The challenge
Our client, Thorn, was founded in 2012 with the mission to build technology to defend children from sexual abuse. The organization has its own data science and engineering teams focused solely on developing new technologies to meet their objective. Their ML/AI is used across the child safety ecosystem to accelerate victim identification, prevent revictimization and proactively prevent abuse. TELUS Digital was tasked with annotating 90,000 images and text strings from Thorn’s confidential database and the dark web over an eight-week period. The labeled data would be used to train one of their ML/AI models to identify online sexual harms against children.
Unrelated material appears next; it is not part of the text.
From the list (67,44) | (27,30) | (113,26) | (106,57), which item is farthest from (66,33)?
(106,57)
The TELUS Digital solution
As this project required the annotation of highly sensitive material, the team of 10 annotators was strategically selected based on a number of key criteria, including seniority, skill profile and emotional maturity. The classification work required the annotators to determine which offensive material category an image or text string belonged to. Due to the sensitive nature of the project, the team worked in secure rooms at a TELUS Digital facility using our in-house annotation platform. For heightened security, an API was set up so that the images were not stored locally. Team members worked on a reduced schedule (at full pay) to mitigate the impact of prolonged exposure to the potentially offensive material. All members had access to a robust wellness program that included custom counseling and regular wellness check-ins.
Key features of the program:
- A secure API and file transfer system with rigorous security checks
- Reduced work hours to manage the impact of the sensitive material
- Personal identifiable information (PII) was stripped from all messages to protect innocent victims
- Multiple, iterative calibrations were completed to ensure labeling consistency and high annotator agreement both within the labeling team and with Thorn’s issue experts
The results
The team delivered the project on time and with minimal revisions required, achieving a 93% accuracy rate. Efficient communication between the client and our team led to revision requirements being met ahead of schedule. The thousands of annotated text strings and images from Thorn’s database are being used to help its model learn to identify threats online in order to accelerate victim identification, stop revictimization and prevent abuse. We continue to deliver accurately annotated data to the client following the success of the first portion of this project.